SOLLERS Philippe Blog

17 juin 2012

Comment, vous n’êtes pas connecté ?

Classé sous Non classé — sollers @ 12:2

Normalitude

François Hollande était normal, soit, mais en quelques jours, avec une rapidité foudroyante, il est passé de normal à normal supérieur. Les forces de l’Esprit ont fondu sur lui comme sur un cardinal devenant pape. La République aussi a ses mystères, surtout la Troisième, qui, à travers ce faux mou, vient de se réinstaller chez elle, après bien des péripéties. Pas besoin de Quatrième, de Cinquième, voire de Sixième. La Troisième est l’état normal de l’Hexagone normal dans un monde de plus en plus anormal. Tout le monde s’est trompé : c’est un vrai dur, Hollande, il peut tenir bon sous une pluie battante, supporter sans ciller la foudre sur son avion, embrasser Angela Merkel comme la charcutière du coin, épater Obama, séduire le G8 et l’Otan, enlever sa cravate, remettre sa cravate, boutonner impeccablement son veston.

La normalitude vient de loin, des heures et des heures de patience, de rages rentrées, de louvoiements, de compromis sans lâcher la corde. Jules Ferry, Jules Grévy, Marie Curie, ombres tutélaires, voyez l’ascension de ce petit homme vif, spirituel, sec sous son enveloppe trompeuse : c’est la France. Et la France enfin paritaire, avec des prénoms de femmes qui font rêver, Najat (irradiante), Marisol (prometteuse), Fleur (énigmatique), Aurélie (combattante). Le mariage gay, l’adoption d’enfants par des couples du même sexe ? Normal. Le perchoir de l’Assemblée nationale à Ségolène Royal ? Normal. La Justice incarnée par la souriante Taubira ? Normal. La sobriété, la baisse des rémunérations du Président et des ministres ? Normal. L’école placée au premier plan de la République des professeurs ?
================================
Recopiez le billet sur la normalitude à partir de « Classé sous Non » jusqu’à « impeccablement son veston. » inclus, en substituant « évêque » à « cardinal ».

*SEGMENT DE DONNÉES*:
================================
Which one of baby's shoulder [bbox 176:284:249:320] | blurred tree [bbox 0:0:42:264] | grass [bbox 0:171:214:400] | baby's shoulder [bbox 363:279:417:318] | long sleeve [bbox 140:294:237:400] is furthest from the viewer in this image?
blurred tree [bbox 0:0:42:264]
================================
*CORRIGÉ DE L’EXERCICE*:
Classé sous Non classé — sollers @ 12:2

Normalitude

François Hollande était normal, soit, mais en quelques jours, avec une rapidité foudroyante, il est passé de normal à normal supérieur. Les forces de l’Esprit ont fondu sur lui comme sur un évêque devenant pape. La République aussi a ses mystères, surtout la Troisième, qui, à travers ce faux mou, vient de se réinstaller chez elle, après bien des péripéties. Pas besoin de Quatrième, de Cinquième, voire de Sixième. La Troisième est l’état normal de l’Hexagone normal dans un monde de plus en plus anormal. Tout le monde s’est trompé : c’est un vrai dur, Hollande, il peut tenir bon sous une pluie battante, supporter sans ciller la foudre sur son avion, embrasser Angela Merkel comme la charcutière du coin, épater Obama, séduire le G8 et l’Otan, enlever sa cravate, remettre sa cravate, boutonner impeccablement son veston.